→ Stated goal 1: Retype the lines of the records starting at the line that contains "Rank pixel 790" and ending at the line that contains "5.20 metres", both included.

━━ Text passage

Indonesian singer and songwriter (born 1994)

Kevin Lim (born May 2, 1994) is an Indonesian singer and songwriter. He started gaining Indonesian public attention through his first single "Cinta Kita Beda" (Our Love is Different) produced by his label, Universal Music Indonesia (a subsidiary of Universal Music Group).

== Early life ==
Kevin Lim was born in Jakarta to a family of Chinese ancestry who does not have any musical background. His interest in music came from his childhood story told by his father on how he always wanted to be a pop singer as a teenager. As a little boy, Kevin was exposed to a large amount of secular music, including the works of Michael Jackson, whom Kevin draw inspiration from. He sang in church throughout his high school years and tried out for various different talent show. After obtaining his bachelor's degree in economics from Curtin University of Technology in 2014, he worked in one of the big four public accountant company in Indonesia. Although after a while he chose to resign and pursue his career in music when he was signed by Universal Music Indonesia. He was discovered through YouTube, with the help of a music competition called Meet The Labels.

━━━━
━━ The data

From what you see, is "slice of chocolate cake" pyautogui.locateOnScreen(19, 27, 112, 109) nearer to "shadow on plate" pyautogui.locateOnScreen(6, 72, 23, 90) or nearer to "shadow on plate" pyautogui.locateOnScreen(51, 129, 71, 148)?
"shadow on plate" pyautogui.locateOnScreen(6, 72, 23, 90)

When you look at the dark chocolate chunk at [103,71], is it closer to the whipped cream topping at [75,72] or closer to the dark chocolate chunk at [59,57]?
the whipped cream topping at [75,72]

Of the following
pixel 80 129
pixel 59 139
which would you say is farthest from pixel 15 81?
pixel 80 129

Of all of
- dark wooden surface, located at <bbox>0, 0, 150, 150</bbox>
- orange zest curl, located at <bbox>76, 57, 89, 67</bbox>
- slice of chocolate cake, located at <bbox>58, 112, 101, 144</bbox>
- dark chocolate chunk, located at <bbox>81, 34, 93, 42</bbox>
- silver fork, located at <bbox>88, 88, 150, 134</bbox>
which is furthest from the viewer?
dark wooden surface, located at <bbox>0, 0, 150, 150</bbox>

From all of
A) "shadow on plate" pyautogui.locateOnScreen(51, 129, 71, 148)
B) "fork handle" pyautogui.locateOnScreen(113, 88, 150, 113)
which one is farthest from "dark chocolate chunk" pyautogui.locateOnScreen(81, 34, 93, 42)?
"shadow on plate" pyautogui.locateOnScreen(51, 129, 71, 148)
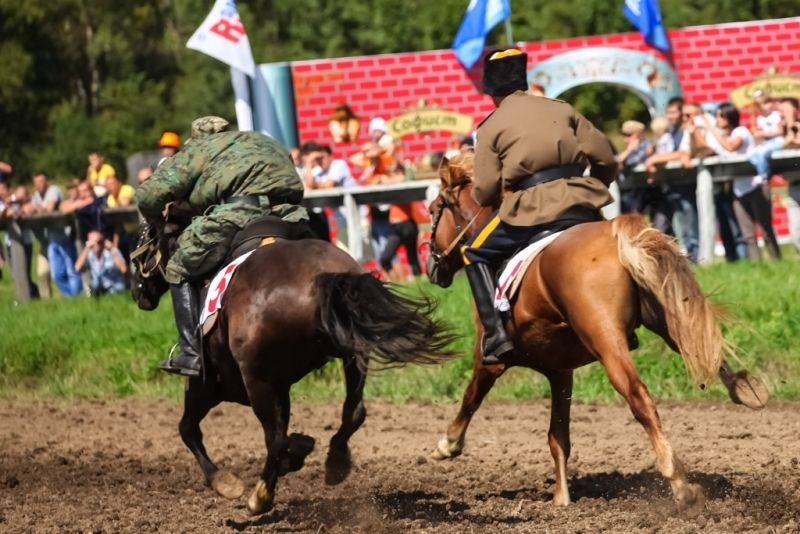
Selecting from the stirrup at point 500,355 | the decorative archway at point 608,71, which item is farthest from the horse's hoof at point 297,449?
the decorative archway at point 608,71

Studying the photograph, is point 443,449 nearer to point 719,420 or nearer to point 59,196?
point 719,420

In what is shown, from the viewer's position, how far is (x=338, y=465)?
27.6 ft

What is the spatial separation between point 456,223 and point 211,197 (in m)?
1.51

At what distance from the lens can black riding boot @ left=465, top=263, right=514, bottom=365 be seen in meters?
8.14

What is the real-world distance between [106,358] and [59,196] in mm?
6438

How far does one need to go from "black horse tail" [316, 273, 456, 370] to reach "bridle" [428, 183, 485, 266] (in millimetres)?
1124

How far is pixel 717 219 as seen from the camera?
17.0 meters

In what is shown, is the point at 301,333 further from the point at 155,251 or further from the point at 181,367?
the point at 155,251

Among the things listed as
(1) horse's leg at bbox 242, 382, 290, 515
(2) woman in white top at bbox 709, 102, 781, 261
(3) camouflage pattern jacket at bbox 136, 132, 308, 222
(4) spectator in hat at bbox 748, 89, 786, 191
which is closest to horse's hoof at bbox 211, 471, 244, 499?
(1) horse's leg at bbox 242, 382, 290, 515

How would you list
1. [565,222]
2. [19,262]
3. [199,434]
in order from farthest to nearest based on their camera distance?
[19,262] → [199,434] → [565,222]

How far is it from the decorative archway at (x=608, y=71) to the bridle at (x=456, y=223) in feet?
44.8

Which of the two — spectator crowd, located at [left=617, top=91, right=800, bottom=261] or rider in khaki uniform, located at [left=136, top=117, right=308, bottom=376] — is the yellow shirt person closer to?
spectator crowd, located at [left=617, top=91, right=800, bottom=261]

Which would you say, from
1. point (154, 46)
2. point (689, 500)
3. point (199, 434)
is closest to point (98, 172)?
point (199, 434)

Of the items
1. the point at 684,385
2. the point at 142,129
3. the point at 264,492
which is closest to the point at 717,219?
the point at 684,385
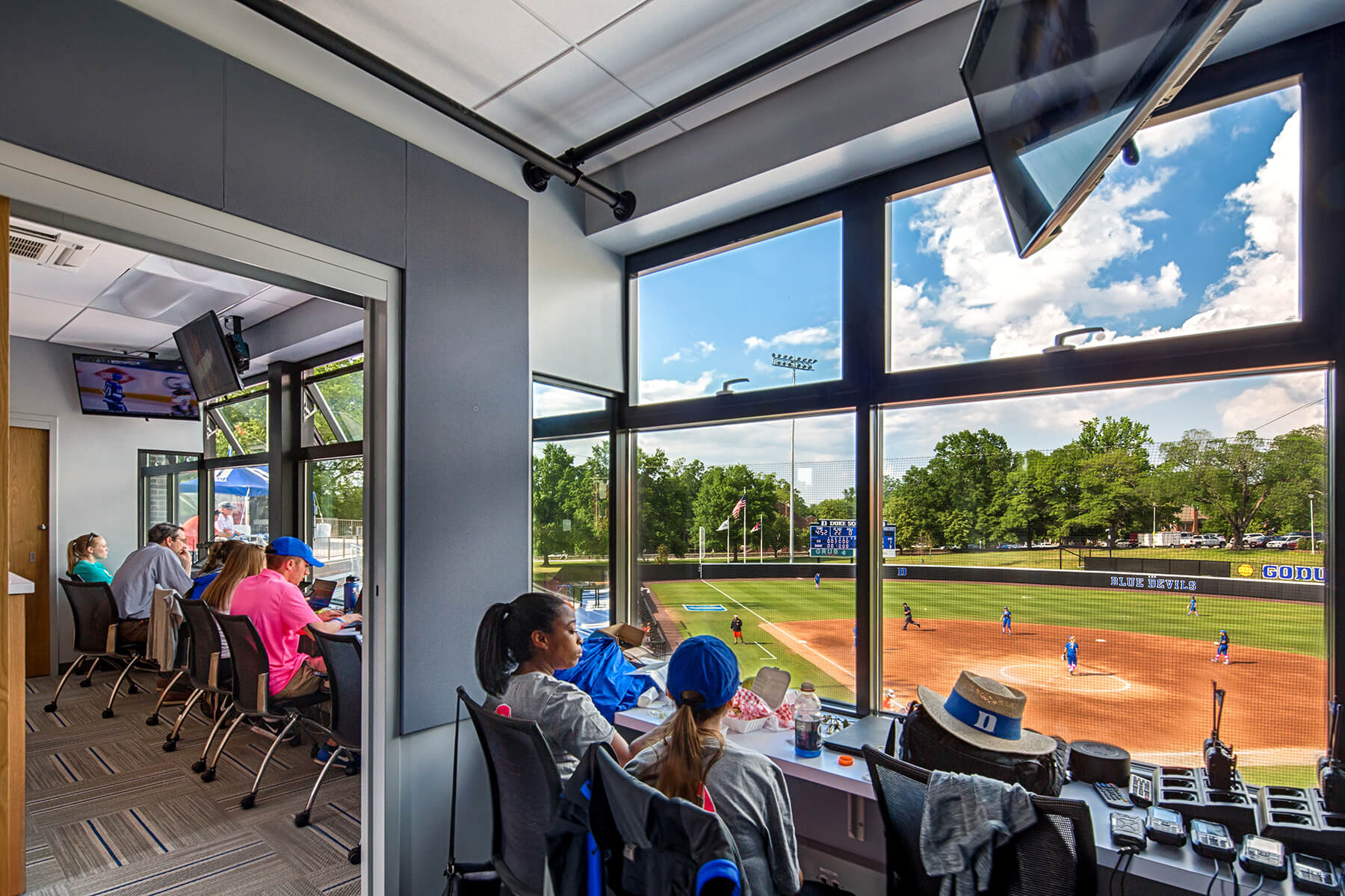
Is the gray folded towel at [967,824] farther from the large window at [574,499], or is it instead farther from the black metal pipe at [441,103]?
the black metal pipe at [441,103]

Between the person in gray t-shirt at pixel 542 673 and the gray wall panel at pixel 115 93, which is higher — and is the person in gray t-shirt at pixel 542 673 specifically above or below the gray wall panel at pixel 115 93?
below

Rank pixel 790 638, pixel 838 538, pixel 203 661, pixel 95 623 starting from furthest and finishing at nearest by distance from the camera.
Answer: pixel 95 623
pixel 203 661
pixel 790 638
pixel 838 538

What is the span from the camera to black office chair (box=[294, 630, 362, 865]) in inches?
125

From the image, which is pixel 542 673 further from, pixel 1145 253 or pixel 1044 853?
pixel 1145 253

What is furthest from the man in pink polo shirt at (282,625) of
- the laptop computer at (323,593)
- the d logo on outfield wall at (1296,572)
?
the d logo on outfield wall at (1296,572)

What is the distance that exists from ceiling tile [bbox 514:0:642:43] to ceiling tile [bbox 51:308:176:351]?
481cm

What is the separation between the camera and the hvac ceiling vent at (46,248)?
3.49 metres

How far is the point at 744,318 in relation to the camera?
10.7 ft

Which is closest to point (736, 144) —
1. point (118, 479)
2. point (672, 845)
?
point (672, 845)

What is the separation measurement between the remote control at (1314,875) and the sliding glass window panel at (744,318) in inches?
79.1

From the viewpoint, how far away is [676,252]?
3469 mm

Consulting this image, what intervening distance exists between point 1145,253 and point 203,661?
5.20 metres

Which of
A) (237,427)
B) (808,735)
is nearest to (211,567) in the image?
(237,427)

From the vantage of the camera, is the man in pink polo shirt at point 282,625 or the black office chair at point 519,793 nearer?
the black office chair at point 519,793
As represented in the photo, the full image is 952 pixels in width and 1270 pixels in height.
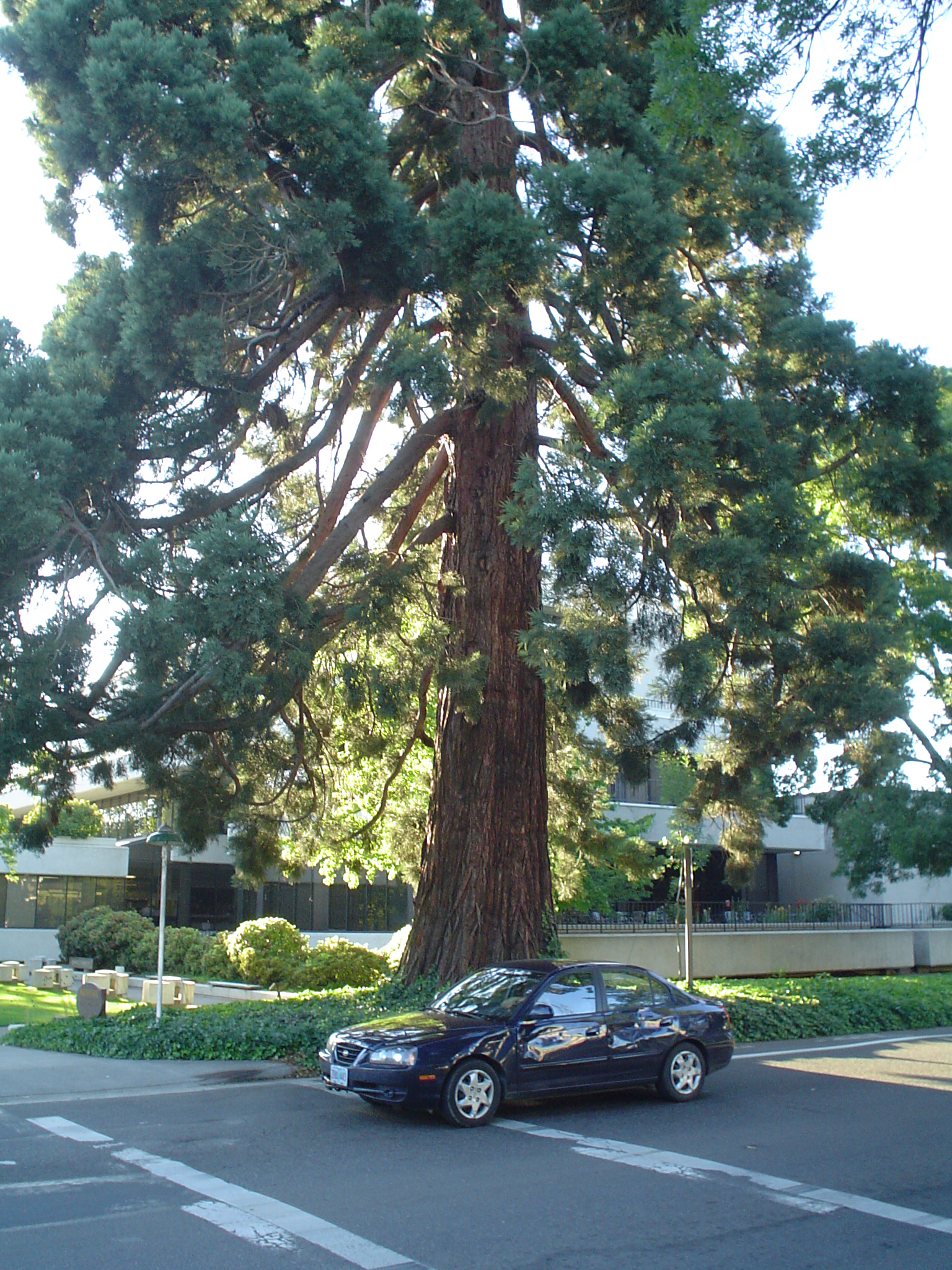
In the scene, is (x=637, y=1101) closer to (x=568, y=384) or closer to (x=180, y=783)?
(x=180, y=783)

━━━━

→ Stated goal 2: In the text on Kevin Lim, what does it say first brought him to the attention of the Indonesian public?

→ Exercise response 1:
Rank pixel 790 638, pixel 838 538, pixel 203 661, pixel 95 623 starting from furthest and finishing at nearest by distance from the camera.
Answer: pixel 95 623
pixel 203 661
pixel 790 638
pixel 838 538

What is the span from the camera to black office chair (box=[294, 630, 362, 865]) in inches?
125

From the image, which is pixel 542 673 further from, pixel 1145 253 or pixel 1044 853?
pixel 1145 253

What is furthest from the man in pink polo shirt at (282,625) of
- the laptop computer at (323,593)
- the d logo on outfield wall at (1296,572)
?
the d logo on outfield wall at (1296,572)

What is the distance that exists from ceiling tile [bbox 514:0:642:43] to ceiling tile [bbox 51:308:176:351]?
481cm

What is the separation between the camera and the hvac ceiling vent at (46,248)?
3.49 metres

How far is the point at 744,318 in relation to the camera?
10.7 ft

Which is closest to point (736, 144) —
1. point (118, 479)
2. point (672, 845)
?
point (672, 845)

What is the separation measurement between the remote control at (1314,875) and the sliding glass window panel at (744,318) in inches?
79.1

From the viewpoint, how far away is [676,252]?
3469 mm

Consulting this image, what intervening distance exists between point 1145,253 and point 203,661?
5.20 metres

→ Exercise response 2: He first gained Indonesian public attention through his first single, "Cinta Kita Beda" (Our Love is Different). The single was produced by his label, Universal Music Indonesia, a subsidiary of Universal Music Group.